Introduction to Data
This data set includes information of collected breaches of unsecured and protected health information organized by the US Department of Health and Human Services (HHS) in the Office for Civil Rights (OCR). This office is responsible for collecting and reporting disclosures of protected health information (PHI) as mandated by law. Part of the law requires that the OCR report cases where covered entities (CE—organizations responsible for protecting health information) have a breach that affects more than 500 individuals. The data reported for each of these breaches include:
| Variable | Description |
|---|---|
| Name of the covered entity | Organization responsible for the PHI | |
| State | US State where the breach was reported | |
| Covered Entity Type | Type of organization responsible for the PH | |
| Individuals Affected | Number of records affected by the breach | |
| Breach Submission Date | Date the breach was reported by the CE | |
| Type of Breach | how unauthorized access to the PHI was obtained | |
| Location of Breached Information|Where was the PHI when unauthorized access was obtained | |
| Business Associate Present | Was a business associate such as a consultant or contractor involved in the breach | |
| Web Description | A optional statement explaining what happened and the resolution | |
The data has been reported on an OCR data portal since 2009: https://ocrportal.hhs.gov/ocr/breach/breach_report.jsf
Data Summary
This summary table looks into the number of breaches and number of records lost in each state. This table shows the the most record lost during one breach, and the average amount individuals affected by state.
## # A tibble: 53 × 7
## State num_breaches total_records_lost median_record…¹ max_r…² min_r…³ mean_…⁴
## <chr> <int> <int> <dbl> <int> <int> <dbl>
## 1 "" 2 3121 1560. 2621 500 1560.
## 2 "AK" 9 24839 1556 14719 501 2760.
## 3 "AL" 31 1117381 1680 943434 550 36045.

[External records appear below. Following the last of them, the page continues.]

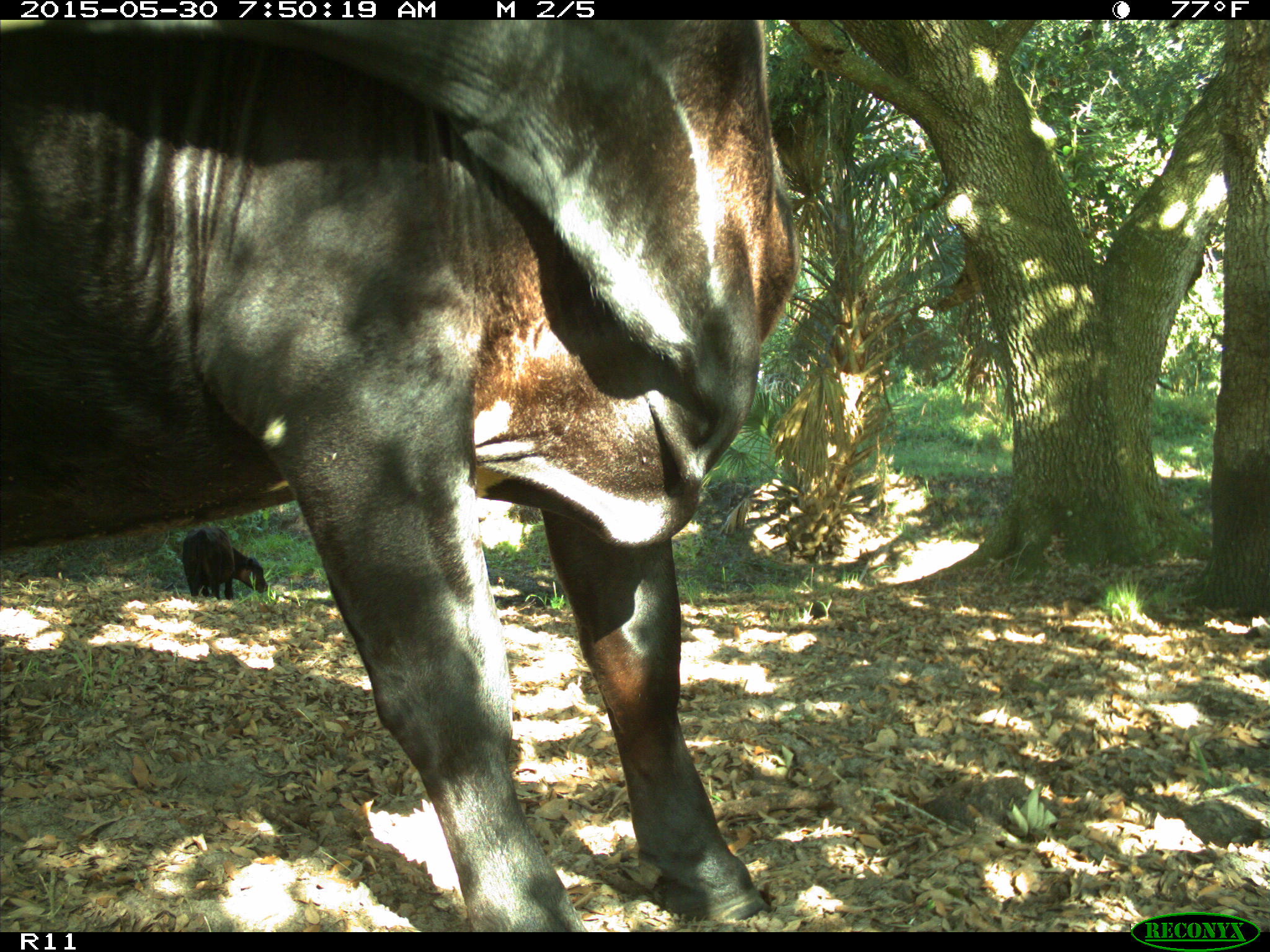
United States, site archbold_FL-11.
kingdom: Animalia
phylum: Chordata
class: Mammalia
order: Artiodactyla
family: Bovidae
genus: Bos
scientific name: Bos taurus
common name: domestic cow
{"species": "Bos taurus (domestic cow)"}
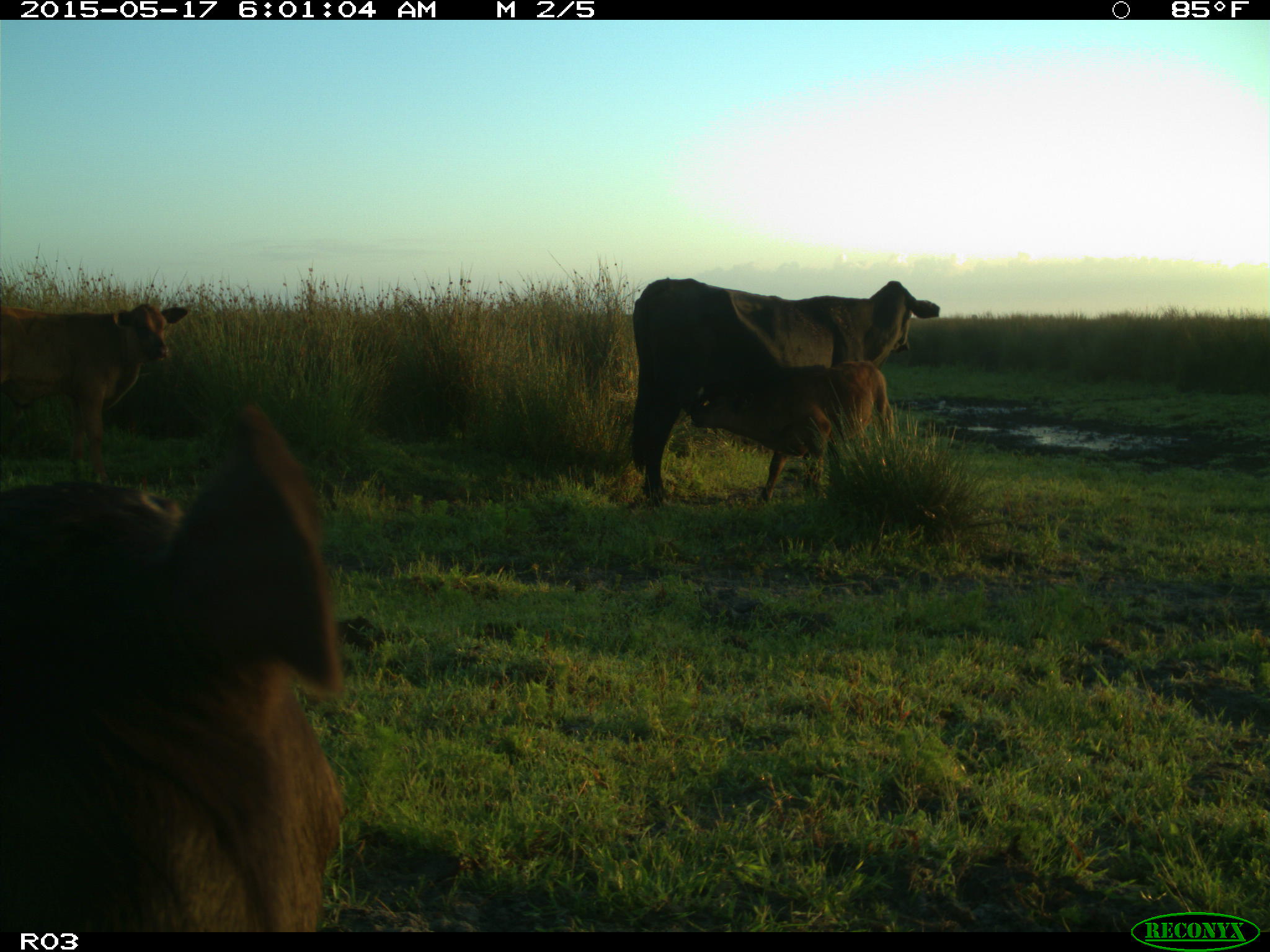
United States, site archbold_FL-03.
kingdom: Animalia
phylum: Chordata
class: Mammalia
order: Artiodactyla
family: Bovidae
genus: Bos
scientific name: Bos taurus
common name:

## 4 "AR" 20 145759 2732. 27393 560 7288.
## 5 "AZ" 45 4772694 2291 3620000 500 106060.
## 6 "CA" 252 9198296 2217 4500000 500 36501.
## 7 "CO" 41 245175 1918 105470 508 5980.
## 8 "CT" 32 292432 1690 93500 500 9138.
## 9 "DC" 11 39719 2200 18000 540 3611.
## 10 "DE" 2 3562 1781 1883 1679 1781
## # … with 43 more rows, and abbreviated variable names ¹median_records_lost,
## # ²max_records_lost, ³min_records_lost, ⁴mean_records_lost
From this summary table, we can see which states have the most breaches and most lost health information.This is important because by using this data we can discover which individuals are at most risk based on the state they reside in.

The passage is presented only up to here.